*Task*.
Render the lines from the one containing "When presented with" through the end of the entries as a numbered list, omitting blank lines.

Records

========================================================================

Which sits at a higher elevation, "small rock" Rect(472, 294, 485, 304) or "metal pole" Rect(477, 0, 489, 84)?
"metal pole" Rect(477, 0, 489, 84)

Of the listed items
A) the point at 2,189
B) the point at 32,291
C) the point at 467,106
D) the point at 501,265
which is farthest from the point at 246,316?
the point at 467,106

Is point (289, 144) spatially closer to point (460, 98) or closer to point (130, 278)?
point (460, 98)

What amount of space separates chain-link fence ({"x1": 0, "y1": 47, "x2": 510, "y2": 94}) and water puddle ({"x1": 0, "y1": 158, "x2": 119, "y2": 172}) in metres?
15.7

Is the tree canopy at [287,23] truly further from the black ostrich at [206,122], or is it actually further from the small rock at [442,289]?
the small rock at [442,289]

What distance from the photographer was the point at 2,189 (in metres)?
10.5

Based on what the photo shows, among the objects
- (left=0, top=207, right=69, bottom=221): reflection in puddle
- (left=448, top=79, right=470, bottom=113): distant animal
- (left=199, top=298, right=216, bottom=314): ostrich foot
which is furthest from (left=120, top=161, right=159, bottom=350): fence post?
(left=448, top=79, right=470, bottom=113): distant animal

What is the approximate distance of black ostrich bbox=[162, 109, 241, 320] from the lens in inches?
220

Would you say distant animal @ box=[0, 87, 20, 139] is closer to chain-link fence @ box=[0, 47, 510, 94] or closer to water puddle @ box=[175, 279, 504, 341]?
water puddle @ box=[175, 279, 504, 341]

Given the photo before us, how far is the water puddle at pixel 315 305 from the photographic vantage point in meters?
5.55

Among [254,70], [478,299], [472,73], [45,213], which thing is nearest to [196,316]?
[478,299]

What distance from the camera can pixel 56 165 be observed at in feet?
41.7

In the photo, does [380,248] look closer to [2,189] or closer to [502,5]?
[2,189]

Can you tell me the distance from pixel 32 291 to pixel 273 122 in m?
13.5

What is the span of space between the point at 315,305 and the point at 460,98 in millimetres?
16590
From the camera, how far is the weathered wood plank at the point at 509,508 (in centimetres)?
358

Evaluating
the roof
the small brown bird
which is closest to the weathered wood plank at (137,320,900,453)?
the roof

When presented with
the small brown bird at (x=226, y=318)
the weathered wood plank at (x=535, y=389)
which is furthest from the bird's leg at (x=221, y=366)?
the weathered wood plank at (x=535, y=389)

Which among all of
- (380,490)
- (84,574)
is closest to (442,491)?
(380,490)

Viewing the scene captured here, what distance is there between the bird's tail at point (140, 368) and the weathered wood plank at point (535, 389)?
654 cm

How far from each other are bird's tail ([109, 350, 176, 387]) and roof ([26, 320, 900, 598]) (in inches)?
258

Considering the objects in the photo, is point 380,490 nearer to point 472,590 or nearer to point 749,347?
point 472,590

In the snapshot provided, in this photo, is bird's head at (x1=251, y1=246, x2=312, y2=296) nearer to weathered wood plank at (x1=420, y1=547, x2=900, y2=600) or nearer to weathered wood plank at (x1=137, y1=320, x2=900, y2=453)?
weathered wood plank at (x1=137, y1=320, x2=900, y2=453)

========================================================================

*Solution to this task*.
1. When presented with
2. the small brown bird at (x=226, y=318)
3. the weathered wood plank at (x=535, y=389)
4. which is furthest from the bird's leg at (x=221, y=366)?
5. the weathered wood plank at (x=535, y=389)
6. Which among all of
7. - (380,490)
8. - (84,574)
9. is closest to (442,491)?
10. (380,490)
11. Viewing the scene captured here, what distance is there between the bird's tail at point (140, 368) and the weathered wood plank at point (535, 389)?
12. 654 cm
13. How far from each other are bird's tail ([109, 350, 176, 387]) and roof ([26, 320, 900, 598]) (in inches)?
14. 258
15. Considering the objects in the photo, is point 380,490 nearer to point 472,590 or nearer to point 749,347?
16. point 472,590
17. In the snapshot provided, in this photo, is bird's head at (x1=251, y1=246, x2=312, y2=296) nearer to weathered wood plank at (x1=420, y1=547, x2=900, y2=600) or nearer to weathered wood plank at (x1=137, y1=320, x2=900, y2=453)?
18. weathered wood plank at (x1=137, y1=320, x2=900, y2=453)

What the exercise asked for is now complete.